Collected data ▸

══════

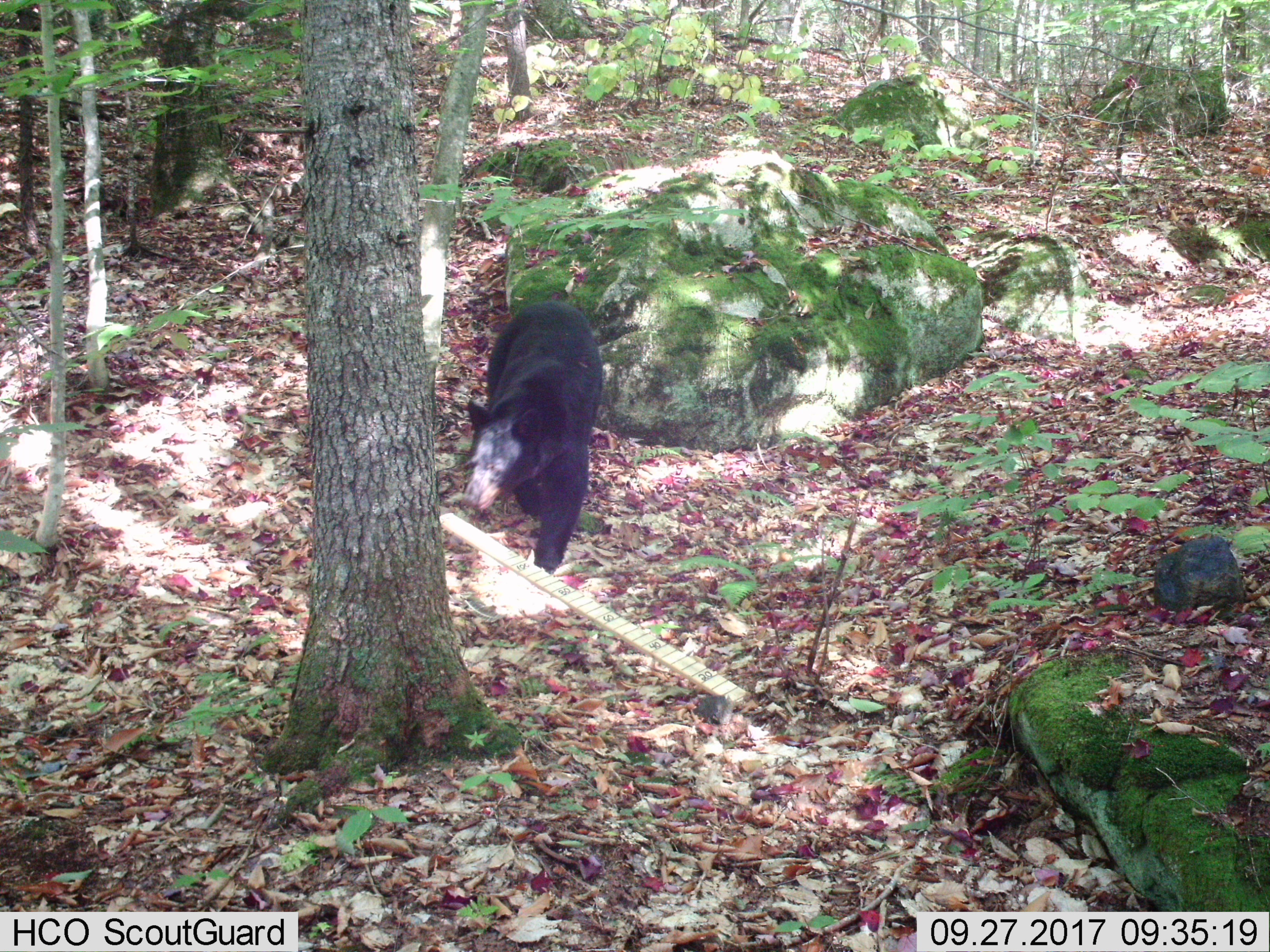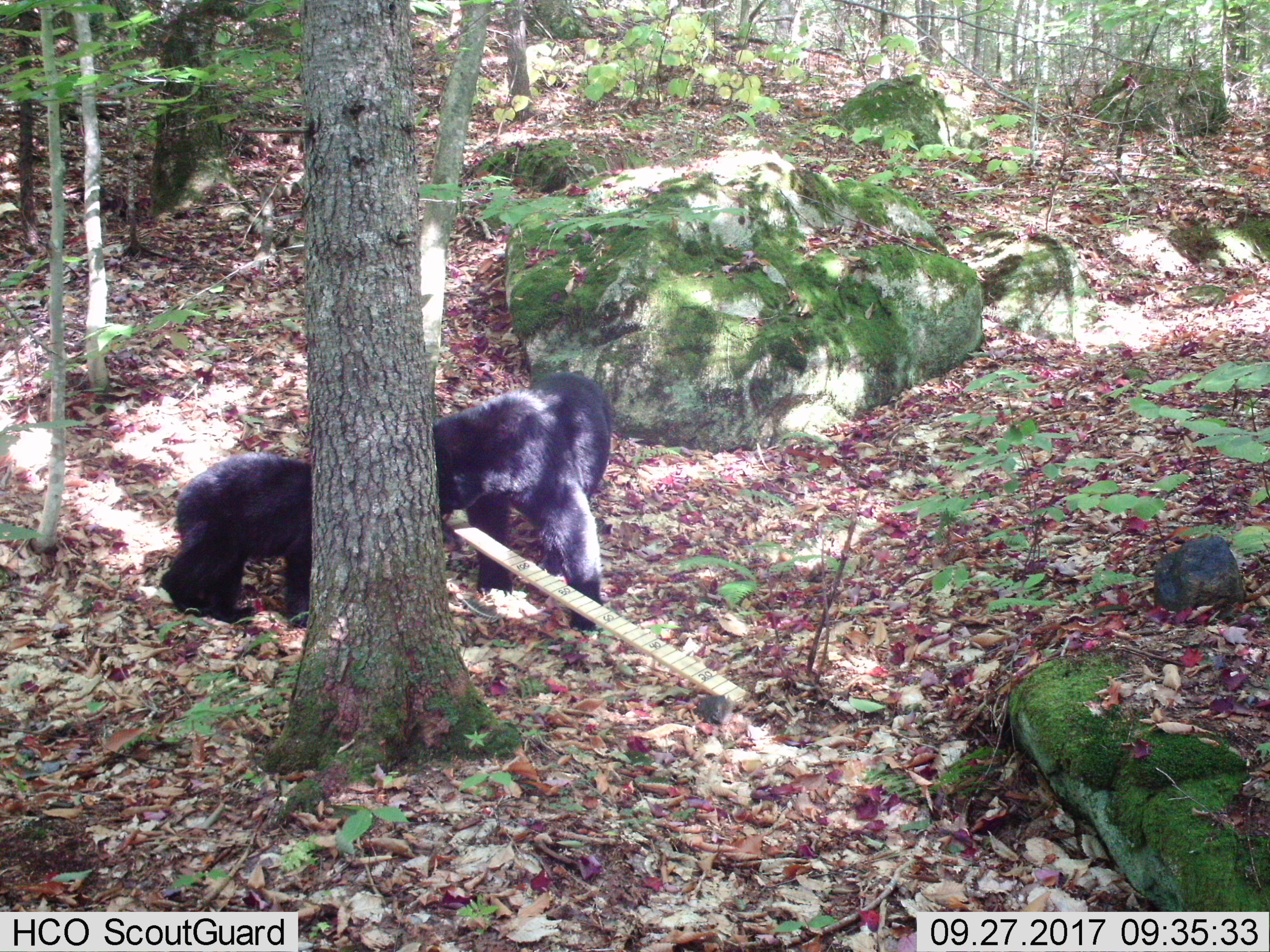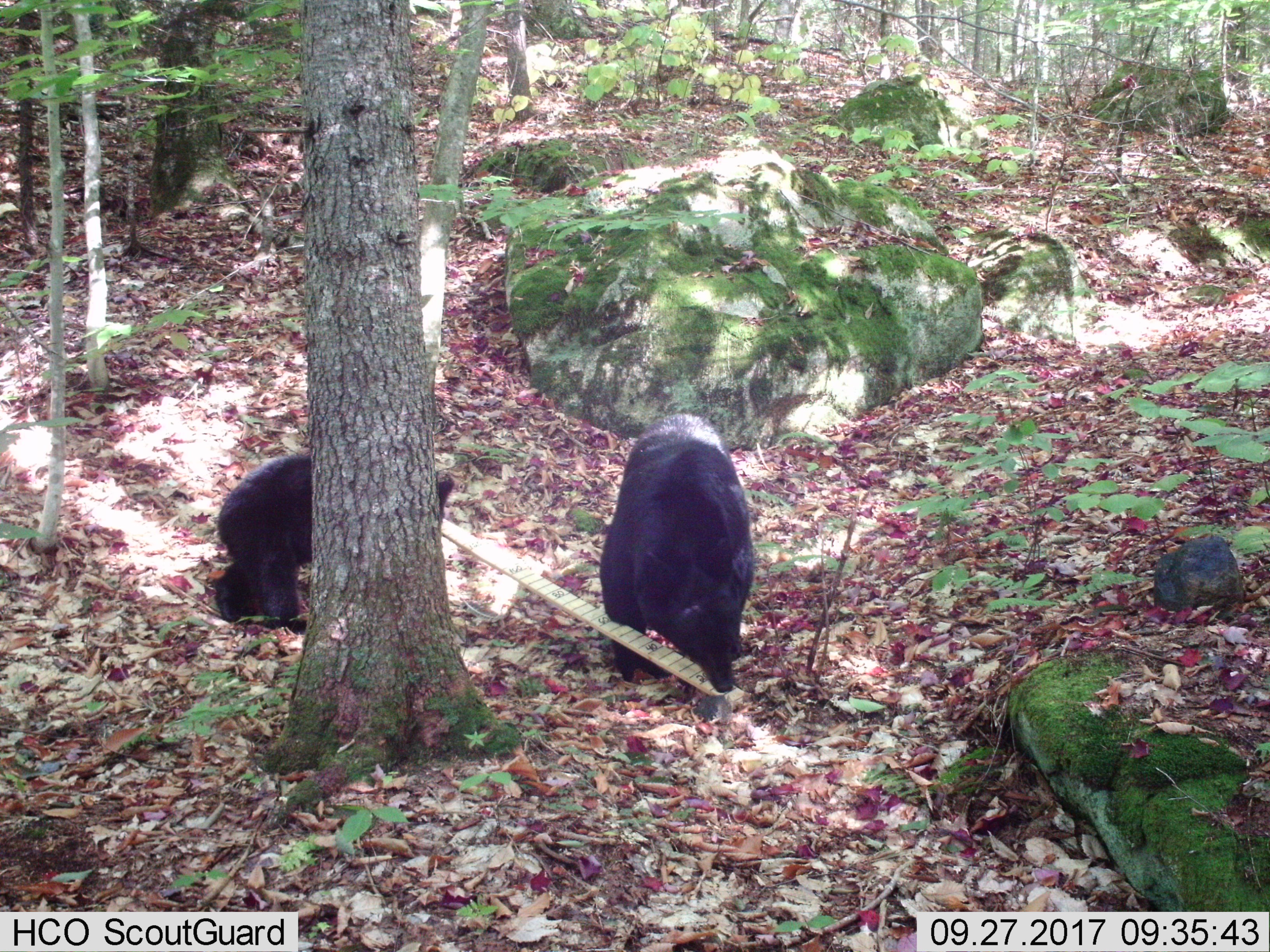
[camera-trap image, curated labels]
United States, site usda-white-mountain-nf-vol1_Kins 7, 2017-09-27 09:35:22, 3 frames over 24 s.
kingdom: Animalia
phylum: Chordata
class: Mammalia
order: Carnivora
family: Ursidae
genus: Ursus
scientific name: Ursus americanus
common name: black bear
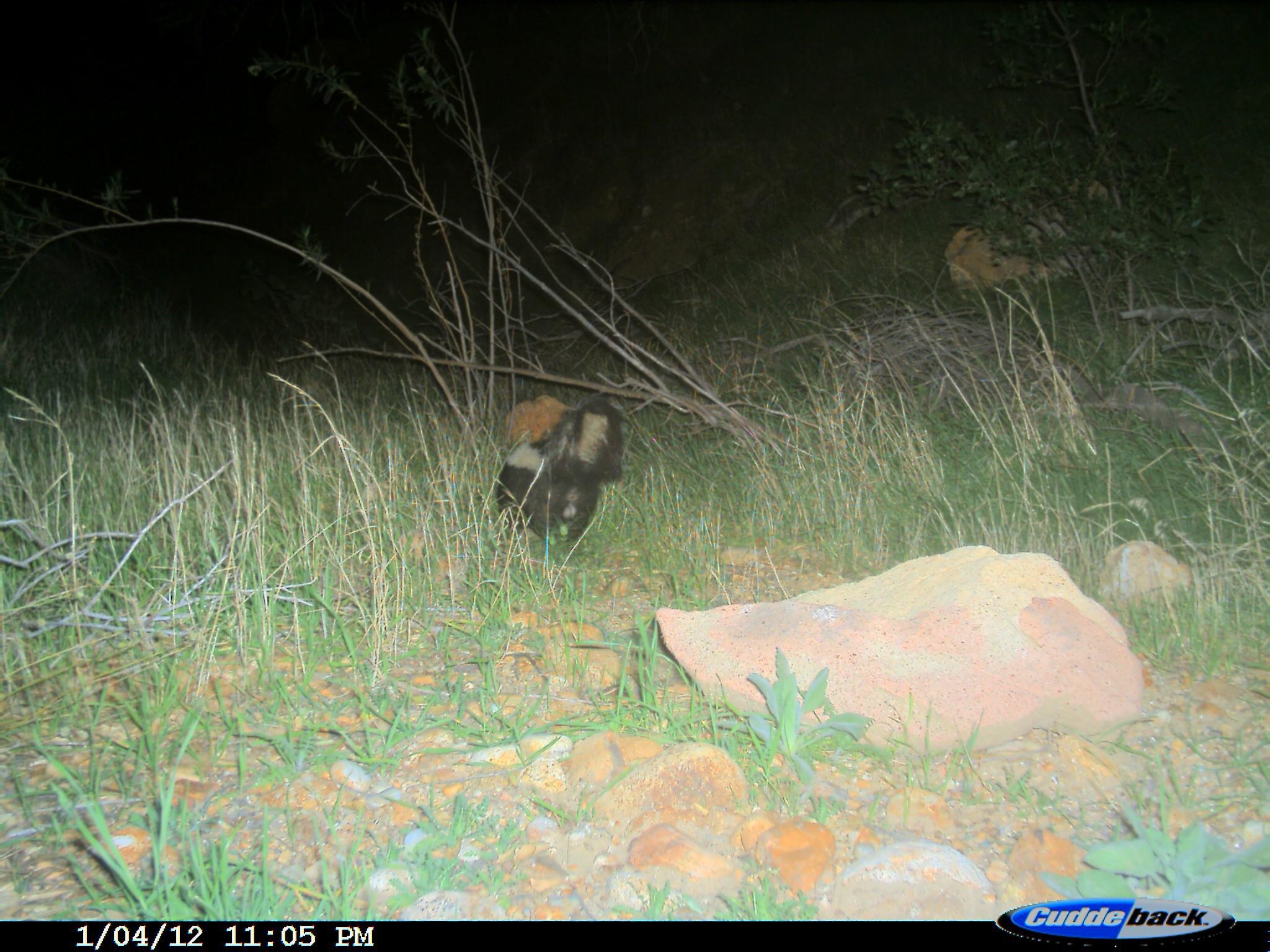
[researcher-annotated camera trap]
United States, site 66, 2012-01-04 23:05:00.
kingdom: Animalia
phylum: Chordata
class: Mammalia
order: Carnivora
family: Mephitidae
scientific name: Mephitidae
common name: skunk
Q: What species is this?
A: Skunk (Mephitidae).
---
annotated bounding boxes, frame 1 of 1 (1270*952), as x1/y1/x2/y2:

══════

TASK DIRECTIONS ▸
Isolate the lines above that contain the word "name" and copy them.

SOLUTION BELOW ▸
scientific name: Ursus americanus
common name: black bear
scientific name: Mephitidae
common name: skunk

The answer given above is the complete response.